Tuesday, October 27, 2015

Community control can combat climate change

In the Bangladeshi village of Boyarshing women queue for hours with their vessels at the only public tap, in a line that moves agonizingly slowly despite the fact that they are surrounded by water, the last monsoon rains having left large swathes of farmland inundated.
“But we can’t use this water for drinking or cooking,” Kulsum Begam told IPS, glancing around at the roughly 50 other women standing around with hundreds of empty buckets waiting to be filled. “There is too much salt in it.”

Bangladesh grapples with the many and varied impacts of climate change, from recurring droughts and floods, to sea surges and salinization of agricultural lands. The Asian Development Bank (ADB) explained that Bangladesh is “really feeling the pinch” of a warmer climate. If global temperature increase passes the two degrees Celsius mark, Bangladesh will lose the equivalent of two per cent of its gross domestic product (GDP) annually until 2050 on climate-induced spending. Thereafter, the losses will be steeper, reaching around 8.8 percent of GDP annually by 2100, according to ADB assessments. Between now and 2030, Bangladesh will require 89 million dollars annually to make sure the country is resilient. By 2050, the annual adaptation bill could rise fourfold to 369 million dollars. And financial stress is only one piece of the larger picture; extreme weather events pose an even greater challenge.

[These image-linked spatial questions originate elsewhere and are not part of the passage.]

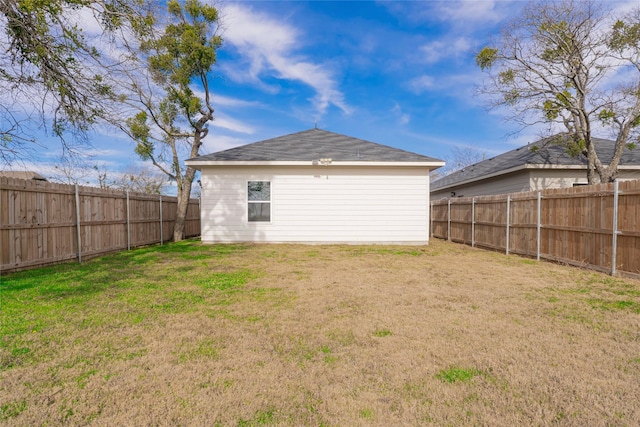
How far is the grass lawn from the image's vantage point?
1940 mm

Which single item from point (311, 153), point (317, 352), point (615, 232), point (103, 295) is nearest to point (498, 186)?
point (615, 232)

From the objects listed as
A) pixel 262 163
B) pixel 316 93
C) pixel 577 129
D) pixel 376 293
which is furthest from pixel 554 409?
pixel 316 93

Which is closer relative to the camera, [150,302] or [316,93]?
[150,302]

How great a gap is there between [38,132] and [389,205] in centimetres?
932

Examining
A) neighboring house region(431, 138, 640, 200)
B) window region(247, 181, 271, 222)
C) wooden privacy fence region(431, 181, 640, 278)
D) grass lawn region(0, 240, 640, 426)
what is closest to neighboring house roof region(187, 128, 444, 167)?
window region(247, 181, 271, 222)

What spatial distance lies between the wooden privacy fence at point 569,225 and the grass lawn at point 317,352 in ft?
3.03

A one-metre rise in sea levels could leave 14 per cent of Dhaka, the capital, inundated regularly. In Dhaka, home to over a tenth of the bulging population, flash floods are now a common phenomenon. “Every time it rains for half an hour the city gets flooded; it takes another three hours for the water to recede, and by then I have lost a day’s earnings,” Hussain Mohamed, a rickshaw puller in Dhaka, lamented.

Increased natural disasters mean the 47,000-sq-km coast, home to 36 million people (roughly one-fourth of the population), will have to brace for storm surges, cyclones and increasing salinity. Rice production could fall by between 17 and 28 per cent, which could be catastrophic for the agricultural sector that contributes around 20 per cent of this country’s GDP and employs 48 per cent of a labour force of around 60 million people. “Right now the priority is to feed 160 million Bangladeshis,” Abdul Qayyum, secretary to the Department of Disaster Management in Bangladesh, told IPS. He estimates that one-fifth of the population lives in cyclone-prone areas – and the bulk of them are poor. “Are these people safe, do they know they are safe, can we make them safer? These are all questions we need to answer,” he said.

Bangladesh has been successful in reducing deaths due to cyclones dramatically – by over 100-fold in the last four decades alone. “When there is a high level of community involvement, then resilience programmes work better,” said Afrif Mohammad Faisal, an ADB environmental specialist in Bangladesh. This is precisely what residents in Chenchuri, a small hamlet in the Narail District in southwest Bangladesh have done. a water management committee of 572 local members manages the water that flows from the Chitra River. “When we need water for our crops, either the committee decides, or villagers use mobile phones to communicate with the committee,” said Raiza Sultana, a peasant whose family depends on rice cultivation. The combination of the million-dollar investment with off-the-shelf low technology has worked well here. Villagers regularly use a simple, 70-dollar salinity monitor to test the waters and when the levels indicate that salt content is rising, they block the water flow to prevent damage to crops. “Rice production here has increased by four times and people are earning more and are in control,” Munsheer Sulaiman, chairman of the water management committee, tells IPS, adding that it used to take two days to get hold of the right person just to open the sluice gates. “They were used to the old setup where the government managed everything,” a regional engineer named Masud Karim said. “We had to convince them that the government has neither the money nor the capacity to do this now.” Now the committee employs a permanent gate operator, paying him out of funds collected from the beneficiaries spread out across the 2,400-hectare area that is served by the dam.